The Trump administration is seeking a rare review of a preliminary decision in a landmark climate change lawsuit — before the case has even gone to trial.
The plaintiffs in the case are 21 kids who range in age from 9 to 21. They argue that the federal government is violating their constitutional rights to life, liberty, and property by failing to prevent climate change despite long-held knowledge of its dangerous consequences.
In November 2016, a federal judge denied all motions to dismiss the case, paving the way for it to go to trial. The Trump administration tried to appeal that decision (the plaintiffs named President Trump as a defendant instead of Barack Obama in February, under the federal rules), but the judge denied that request.
Now, the administration’s lawyers are petitioning for a rare legal procedure — a writ of mandamus — in which a higher court would step in and review the lower court’s decision to let the case proceed.
The youth plaintiffs aren’t seeking financial compensation for the damage climate change is causing, though many have filed statements about how global warming has specifically impacted their lives. Instead, they’re asking the court to compel federal agencies to end policies that directly hurt the environment (like permitting and subsidizing fossil fuel extraction) and move to phase out excess carbon dioxide emissions.
In their petition, the Trump administration’s lawyers suggested that Aikin’s decision exhibited a “remarkable disregard for essential separation-of-powers limitations on the role of federal courts,” since the lawsuit “seeks to have a federal court decide broad matters of national energy and environmental policy that are reserved to the elected branches of government.”
A ruling in the kids’ favour would indeed be unprecedented. But the plaintiffs and their lawyers say they’re not asking the courts to mandate specific policies — a fact noted in the contested decision.
“At its heart, this lawsuit asks this Court to determine whether defendants have violated plaintiffs’ constitutional rights,” Judge Aiken wrote. “That question is squarely within the purview of the judiciary.”
The plaintiffs also say they view the administration’s recent legal manoeuvre as little more than a last-ditch attempt to keep the case from going to trial.
“The fact that the US government is doing everything it can to avoid going to court against us makes it hard to believe they have any case whatsoever,” said 20-year-old plaintiff Kiran Oomen in a statement. “The judicial branch is a vital part to our justice system in this country, and the government’s evasion of the courts threatens the rights of every citizen in this country.”

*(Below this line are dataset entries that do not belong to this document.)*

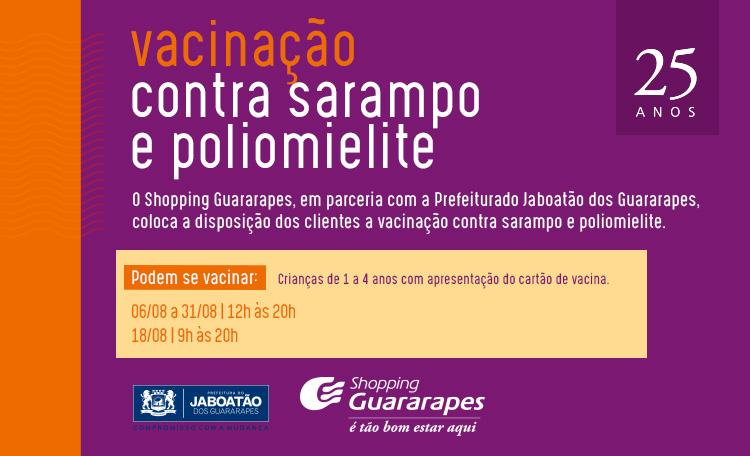 Guararapes recebe vacinação contra sarampo e poliomielite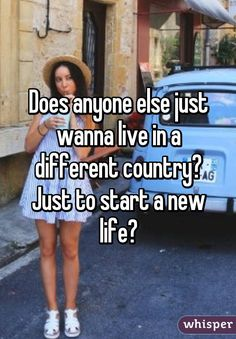Does anyone else just wanna live in a different country? Just to start a new life?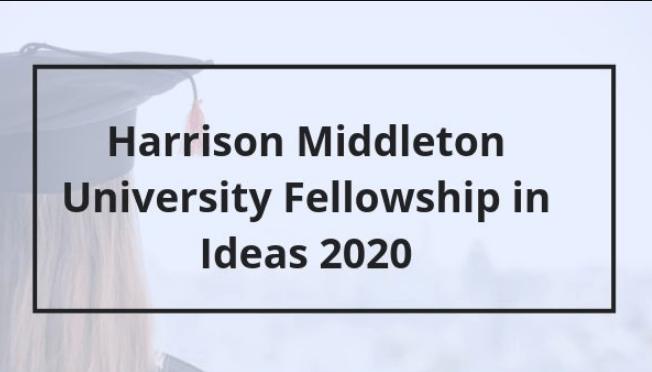 Harrison Middleton University Fellowship in Ideas 2020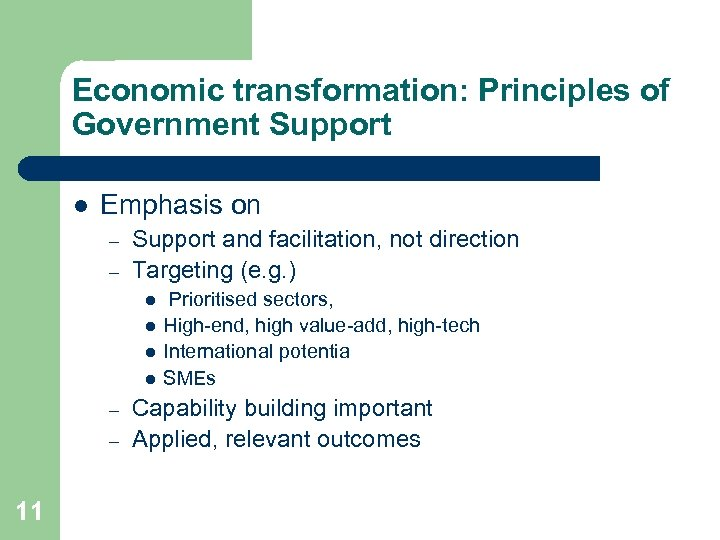 Economic transformation: Principles of Government Support l Emphasis on – – Support and facilitation,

It’s not surprising, of course, that the president does not want this case to proceed, since it could compel the government to create the very type of environmental regulations that Trump has pledged to roll back.
However, the case also presents several other problems for the administration and fossil fuel industry.
First, while the kids initially sued just the government, several industry groups — the National Association of Manufacturers, the American Fuel & Petrochemical Manufacturers, and the American Petroleum Institute (API) — legally intervened. They argued that the case’s outcome would impact their business interests, and were permitted to join the government’s side.
But at the end of May, just before the deadline at which those industry groups had to file their positions on the facts of the lawsuit (e.g. what the risks of climate change are, and when the companies knew about them), all three groups requested to withdraw from the case.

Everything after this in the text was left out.